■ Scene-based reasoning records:
..........

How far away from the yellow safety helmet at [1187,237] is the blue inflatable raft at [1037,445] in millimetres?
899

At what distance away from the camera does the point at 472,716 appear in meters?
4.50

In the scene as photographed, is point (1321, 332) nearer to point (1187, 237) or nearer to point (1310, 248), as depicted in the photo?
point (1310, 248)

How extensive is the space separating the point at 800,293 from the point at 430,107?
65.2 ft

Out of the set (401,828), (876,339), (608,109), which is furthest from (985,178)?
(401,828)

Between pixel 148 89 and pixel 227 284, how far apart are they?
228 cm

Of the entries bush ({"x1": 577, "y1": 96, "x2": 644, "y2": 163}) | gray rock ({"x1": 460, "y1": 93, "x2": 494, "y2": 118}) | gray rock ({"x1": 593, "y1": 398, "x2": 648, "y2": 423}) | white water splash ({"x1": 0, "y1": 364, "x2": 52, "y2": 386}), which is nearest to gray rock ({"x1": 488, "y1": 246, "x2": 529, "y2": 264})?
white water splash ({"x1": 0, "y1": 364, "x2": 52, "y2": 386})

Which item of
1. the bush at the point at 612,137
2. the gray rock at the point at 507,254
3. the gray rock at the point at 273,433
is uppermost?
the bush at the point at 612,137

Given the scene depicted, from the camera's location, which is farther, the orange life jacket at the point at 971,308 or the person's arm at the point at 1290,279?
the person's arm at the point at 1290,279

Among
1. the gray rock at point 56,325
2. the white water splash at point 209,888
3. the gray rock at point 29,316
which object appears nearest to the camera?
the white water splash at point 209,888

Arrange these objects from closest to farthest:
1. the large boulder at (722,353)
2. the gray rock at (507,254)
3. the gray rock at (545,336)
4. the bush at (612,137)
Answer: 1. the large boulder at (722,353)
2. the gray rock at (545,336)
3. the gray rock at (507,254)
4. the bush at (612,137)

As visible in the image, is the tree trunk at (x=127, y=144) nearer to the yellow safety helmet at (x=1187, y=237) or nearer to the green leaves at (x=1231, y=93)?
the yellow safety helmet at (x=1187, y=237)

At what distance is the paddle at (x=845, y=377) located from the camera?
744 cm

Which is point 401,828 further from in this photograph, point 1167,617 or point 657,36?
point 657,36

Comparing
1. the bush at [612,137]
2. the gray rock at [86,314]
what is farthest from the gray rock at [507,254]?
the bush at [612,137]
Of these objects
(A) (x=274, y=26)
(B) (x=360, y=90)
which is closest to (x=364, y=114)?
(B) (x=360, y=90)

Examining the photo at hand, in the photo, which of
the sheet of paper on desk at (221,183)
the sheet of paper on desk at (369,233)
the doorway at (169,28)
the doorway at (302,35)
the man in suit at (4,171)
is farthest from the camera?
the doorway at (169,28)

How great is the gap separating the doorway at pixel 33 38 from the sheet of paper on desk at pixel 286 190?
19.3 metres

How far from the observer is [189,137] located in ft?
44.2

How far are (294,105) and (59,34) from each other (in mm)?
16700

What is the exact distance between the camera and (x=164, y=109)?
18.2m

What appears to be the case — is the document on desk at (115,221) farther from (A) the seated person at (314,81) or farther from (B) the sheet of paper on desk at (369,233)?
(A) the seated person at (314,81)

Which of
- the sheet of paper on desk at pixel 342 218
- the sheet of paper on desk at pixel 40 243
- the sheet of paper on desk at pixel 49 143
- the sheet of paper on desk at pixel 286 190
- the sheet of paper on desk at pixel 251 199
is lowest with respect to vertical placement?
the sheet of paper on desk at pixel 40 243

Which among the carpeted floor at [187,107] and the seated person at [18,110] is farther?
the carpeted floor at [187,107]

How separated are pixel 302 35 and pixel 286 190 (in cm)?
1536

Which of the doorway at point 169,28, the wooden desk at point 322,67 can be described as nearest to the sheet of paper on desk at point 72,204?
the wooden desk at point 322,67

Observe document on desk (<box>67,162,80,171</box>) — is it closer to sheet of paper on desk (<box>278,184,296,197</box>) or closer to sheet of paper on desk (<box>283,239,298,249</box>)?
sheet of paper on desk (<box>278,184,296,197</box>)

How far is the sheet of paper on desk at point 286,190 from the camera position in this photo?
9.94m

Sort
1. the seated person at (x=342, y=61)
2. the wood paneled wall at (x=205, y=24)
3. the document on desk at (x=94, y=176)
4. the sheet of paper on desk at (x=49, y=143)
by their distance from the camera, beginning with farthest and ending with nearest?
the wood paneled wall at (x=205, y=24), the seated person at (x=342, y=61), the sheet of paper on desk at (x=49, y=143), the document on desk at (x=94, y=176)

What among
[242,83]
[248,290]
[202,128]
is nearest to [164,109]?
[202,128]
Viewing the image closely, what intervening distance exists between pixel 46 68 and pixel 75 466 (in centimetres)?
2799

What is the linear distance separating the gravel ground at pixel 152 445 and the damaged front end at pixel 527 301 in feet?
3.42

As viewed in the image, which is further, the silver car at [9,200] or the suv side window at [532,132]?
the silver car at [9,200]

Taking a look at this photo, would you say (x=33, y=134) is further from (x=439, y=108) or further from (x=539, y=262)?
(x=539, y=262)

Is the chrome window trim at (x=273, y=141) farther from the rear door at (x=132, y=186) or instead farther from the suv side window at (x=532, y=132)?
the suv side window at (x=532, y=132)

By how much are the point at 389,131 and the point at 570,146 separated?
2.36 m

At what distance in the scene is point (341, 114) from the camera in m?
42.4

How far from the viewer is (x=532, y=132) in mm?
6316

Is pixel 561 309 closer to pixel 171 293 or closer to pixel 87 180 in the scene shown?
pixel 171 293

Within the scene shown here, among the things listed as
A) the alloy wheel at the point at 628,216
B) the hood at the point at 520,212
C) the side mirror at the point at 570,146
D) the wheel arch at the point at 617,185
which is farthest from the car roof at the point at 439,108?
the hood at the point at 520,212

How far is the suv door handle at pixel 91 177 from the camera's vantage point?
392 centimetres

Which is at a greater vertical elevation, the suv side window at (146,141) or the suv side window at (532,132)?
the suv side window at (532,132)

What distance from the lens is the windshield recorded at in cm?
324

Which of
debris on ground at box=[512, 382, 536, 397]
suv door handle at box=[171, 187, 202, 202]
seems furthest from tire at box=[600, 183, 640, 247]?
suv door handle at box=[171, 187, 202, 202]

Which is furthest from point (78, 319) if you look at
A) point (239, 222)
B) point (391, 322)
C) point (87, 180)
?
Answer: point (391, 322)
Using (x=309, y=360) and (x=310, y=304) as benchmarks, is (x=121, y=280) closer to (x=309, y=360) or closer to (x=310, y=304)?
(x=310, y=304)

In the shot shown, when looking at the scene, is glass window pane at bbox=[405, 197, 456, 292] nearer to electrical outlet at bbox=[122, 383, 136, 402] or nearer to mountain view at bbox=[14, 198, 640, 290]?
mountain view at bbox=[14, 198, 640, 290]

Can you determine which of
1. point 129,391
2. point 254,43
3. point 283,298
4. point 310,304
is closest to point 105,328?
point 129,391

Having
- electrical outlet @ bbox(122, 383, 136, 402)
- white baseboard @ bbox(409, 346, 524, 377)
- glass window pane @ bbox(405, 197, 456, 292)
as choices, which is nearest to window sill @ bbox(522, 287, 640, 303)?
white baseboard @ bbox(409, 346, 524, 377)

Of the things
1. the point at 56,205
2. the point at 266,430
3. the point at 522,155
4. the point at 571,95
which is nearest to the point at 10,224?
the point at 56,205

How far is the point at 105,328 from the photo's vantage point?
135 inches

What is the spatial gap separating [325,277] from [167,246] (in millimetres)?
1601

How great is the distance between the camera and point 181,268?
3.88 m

..........

■ EXERCISE OBJECTIVE:
Write out, word for word, the line containing "Which is furthest from point" and every line after it to the end of the data above.

■ RESPONSE TO THIS TASK:
Which is furthest from point (78, 319) if you look at
A) point (239, 222)
B) point (391, 322)
C) point (87, 180)
?
Answer: point (391, 322)
Using (x=309, y=360) and (x=310, y=304) as benchmarks, is (x=121, y=280) closer to (x=309, y=360) or closer to (x=310, y=304)?
(x=310, y=304)

In the shot shown, when looking at the scene, is glass window pane at bbox=[405, 197, 456, 292] nearer to electrical outlet at bbox=[122, 383, 136, 402] or nearer to mountain view at bbox=[14, 198, 640, 290]?
mountain view at bbox=[14, 198, 640, 290]

Can you determine which of
1. point 129,391
2. point 254,43
3. point 283,298
4. point 310,304
is closest to point 105,328?
point 129,391

Having
- electrical outlet @ bbox(122, 383, 136, 402)
- white baseboard @ bbox(409, 346, 524, 377)
- glass window pane @ bbox(405, 197, 456, 292)
as choices, which is nearest to window sill @ bbox(522, 287, 640, 303)?
white baseboard @ bbox(409, 346, 524, 377)

Of the things
1. the point at 56,205
2. the point at 266,430
3. the point at 522,155
4. the point at 571,95
which is nearest to the point at 10,224?
the point at 56,205

How far is the point at 105,328 from the photo's vantage point?
135 inches

What is the spatial gap separating [325,277] from [167,246] (in millimetres)?
1601

How great is the distance between the camera and point 181,268?
3.88 m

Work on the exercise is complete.